Bir Kurban Bayramı daha geride bırakıldı... 

Kurbanlıklar kesildi, etler pay edildi...

Elden kaçırılan kurbanlıklar ve onları yakalamak için peşinden koşanlar ilginç görüntüler ortaya koydu. 

Bazı acemi kasaplar, kurban etinin arasına kendi ellerini kollarını da koydu. Acil servisler kurban kazaları ile doldu taştı...

Bu bayramın en iyi tarafı da (şükrederek söylüyorum), bir önceki bayrama göre trafik kaza oranının büyük ölçüde az olması...

Yollara yapılan yatırımlar meyvelerini vermeye başlıyor artık. Bölünmüş yollarda seyahat daha güvenli ve daha rahat hale geldi.

Bundan 15 yıl öncesine kadar birçok şehirlerarası yolda ulaşım tek şeritten sağlanırdı. Şimdi ise duble ve bölünmüş yollar var. Yolların iyileştirilmesi, kaza oranının azalmasında en büyük etken oldu. Biraz da sürücülerimiz kurallara riayet edip dikkatli davransa, kaza oranı daha alt seviyelere düşecek. 

Şehirde Kurban Bayramı'na ilişkin olumlu /  olumsuz gözle bakılabilecek pek çok manzara oluştu. 

Olumlu tarafını önce yazalım;

Konya Büyükşehir Belediyesi, Selçuklu, Karatay ve Meram Belediyeleri kendi içlerinde çok iyi organize olmuşlar. 

Belediye çalışanlarının bayram arifesinde başlayan yoğun mesaisi bayram boyunca devam etti. Olası bir aksaklığın önüne geçebilmek için ekipler sağlam bir çalışma yürüttü. Güzel iş çıkardılar, takdir etmek gerekir...

Kurbanlık satış ve kesim yerleri önceden belirlenmişti. Kesim yerlerinin dışında kurban kesimi yapılmasına izin verilmedi. Kural koyuldu ortaya en azından...

Bu iş biraz da toplumun genel ahlakına ve kurallara riayet etme alışkanlıklarına bağlı.

Kaçak göçek şehir merkezinde kurban satışı yapanlar da oldu, kurbanını kesenler de...

Ortasında oyun alanları ve spor yapmak için ayrılmış bölümler olan bir park yerinde kurbanını kesen vatandaş, herkesin dikkatini çekti. Geçerken yan gözle bakıldı. Ancak basketbol potasına astığı kurbanlığının derisini çevresindeki aykırı gözlerden umarsızca yüzmeye devam eden şahsın bu tavrı, kimseye aldırış etmediğini ayan beyan ortaya koydu. 
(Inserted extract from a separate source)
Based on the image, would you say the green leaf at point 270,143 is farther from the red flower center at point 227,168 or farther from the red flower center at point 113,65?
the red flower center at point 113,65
Kimse de bu şahısla ilgili bir şikayette bulunmamış anlaşılan. Ya da şikayet olduysa da akıbetinin ne olduğunu merak ediyorum açıkçası. 

Meselenin özünde ahlak yatıyor. Kurallar ne diye konur? Toplumun genelini ilgilendiren konularda belli bir düzen oluşsun, toplumsal fayda gözetilsin ve buna uyulsun diye...

Özellikle bayramın ilk günü şehri esaslıca gezme fırsatım oldu. Öğleden sonra akşama kadar şehir merkezinde bütün bölgeleri gezdim. Gittiğim hemen her yerde çöp kovalarının (içine değil kenarlarına), bir bahçe duvarının üzerine hatta yol ortasına gelişigüzel atılmış hayvansal atıklar gördüm. 

Sinekler oğul vermiş, etrafa yayılan koku da insanın beynine hükmediyor. Çin işkencesi gibi bir şey. Anlatmaya kelimeler yetmez. 

Ayıptır yahu! Bunu yapanların insanlığından bile endişe eder, şüphe ile bakarım ben arkadaş...

İnanır mısınız hasta oldum. Tiksindiğimden hasta olduğumu düşünüyorum. Yazık belediyenin temizlik işçilerini de gördüm. Kendilerini muhafaza edip bu pislikleri temizlemeye çalışıyorlardı. O yüzden belediyelere bir eleştiri yöneltemiyorum. 

Dediğim gibi bu iş kişisel ahlakla, dahası edeple alakalı bir iş. İnsanda biraz utanma olur...

Birlik, beraberlik, paylaşma, kardeşlik ve rahmet günleri olan bayram günlerini bu şekilde kirletenleri affetmiyorum.